Les personnes en situation d’insécurité économique sont plus susceptibles de craindre pour leur avenir. Près de 70 % des personnes en situation d’insécurité économique estiment qu’elles ont une forte probabilité de perdre leur emploi au cours de l’année à venir, contre un quart des personnes qui ne sont pas concernées par la précarité économique. Elles exercent aussi souvent des professions davantage exposées au risque d’automatisation (travailleurs non qualifiés par exemple) que celles exercées par les personnes non concernées par la précarité économique (professions intellectuelles et scientifiques, et cadres). Les risques d’insécurité économique future sont particulièrement élevés pour les travailleurs non qualifiés, car ce sont eux qui ont le moins de possibilités d’évoluer vers des emplois viables et attrayants, qui sont les moins bien placés pour tirer profit des nouvelles technologies comme l’intelligence artificielle, et qui ont moins de chances d’accumuler des actifs financiers, compte tenu de leurs bas salaires.

Il ne fait aucun doute que les pouvoirs publics doivent passer à l’action compte tenu des conséquences de l’insécurité économique et du fait qu’elle touche principalement les groupes défavorisés et qu’elle devrait demeurer un problème à l’avenir. Les mesures adoptées doivent cibler à la fois l’exposition à l’insécurité économique et la vulnérabilité face à ce fléau, en limitant la probabilité de chocs économiques négatifs, en aidant les individus à lisser leurs revenus et en renforçant leur résilience financière.

On s’accorde de plus en plus à reconnaître l’importance des systèmes de protection sociale pour assurer un rempart contre l’insécurité économique, et ce rapport montre que les prestations sociales sont extrêmement importantes pour réduire l’instabilité des revenus. Dans les pays européens de l’OCDE, les allocations de chômage, les pensions de vieillesse et les allocations liées à l’éducation diminuent de 42 % l’instabilité des revenus. D’autres prestations sociales, comme les allocations pour enfant à charge et les allocations de logement, peuvent aussi contribuer à réduire l’instabilité des revenus. Toutefois, les systèmes de protection sociale ne sont pas toujours en mesure de s’adapter aux besoins et à la situation des individus. Par exemple, dans de nombreux pays européens, les prestations sociales sont versées toutes les quatre semaines, d’où des fins de mois parfois difficiles pour les personnes aux revenus modestes. De longues périodes entre deux versements de prestations induisent du stress, des difficultés à payer les factures et une insécurité alimentaire. De la même manière, le premier versement peut parfois prendre plusieurs semaines, ce qui peut entraîner des difficultés financières et accroître le risque de pauvreté. Il faut s’efforcer d’accroître la fréquence des versements et de réduire les délais d’attente et de traitement, y compris en simplifiant l’application de critères de ressources.

Par ailleurs, les mesures visant à promouvoir la culture financière sont essentielles pour renforcer la résilience financière et le bien-être, particulièrement en période de tensions budgétaires lorsque les pouvoirs publics ont moins de moyens pour financer des dépenses sociales massives. Des dispositifs d’épargne adaptés, couplés à des stratégies efficaces d’éducation financière, des services de conseil et des mesures d’allégement de la dette, peuvent aider les personnes à risque à se constituer des réserves financières et à lisser leurs revenus. Les progrès récents des techniques d’exploration de données et de l’intelligence artificielle peuvent aussi être mis à profit pour intervenir avant le surendettement, en aidant les pouvoirs publics à orienter précisément les services vers les personnes les plus vulnérables et à définir des échéanciers de paiement.

#### Extrait des données
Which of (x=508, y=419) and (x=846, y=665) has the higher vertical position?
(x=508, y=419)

#### Énoncé
Répondez aux questions suivantes à partir du texte sur l'insécurité économique.
1. Quelle part des personnes en situation d'insécurité économique estiment avoir une forte probabilité de perdre leur emploi au cours de l'année à venir ?
2. Dans les pays européens de l'OCDE, de quel pourcentage les allocations de chômage, les pensions de vieillesse et les allocations liées à l'éducation diminuent-elles l'instabilité des revenus ?
3. Dans de nombreux pays européens, à quel rythme les prestations sociales sont-elles versées ?

#### Réponse
1. Près de 70 %.
2. De 42 %.
3. Toutes les quatre semaines.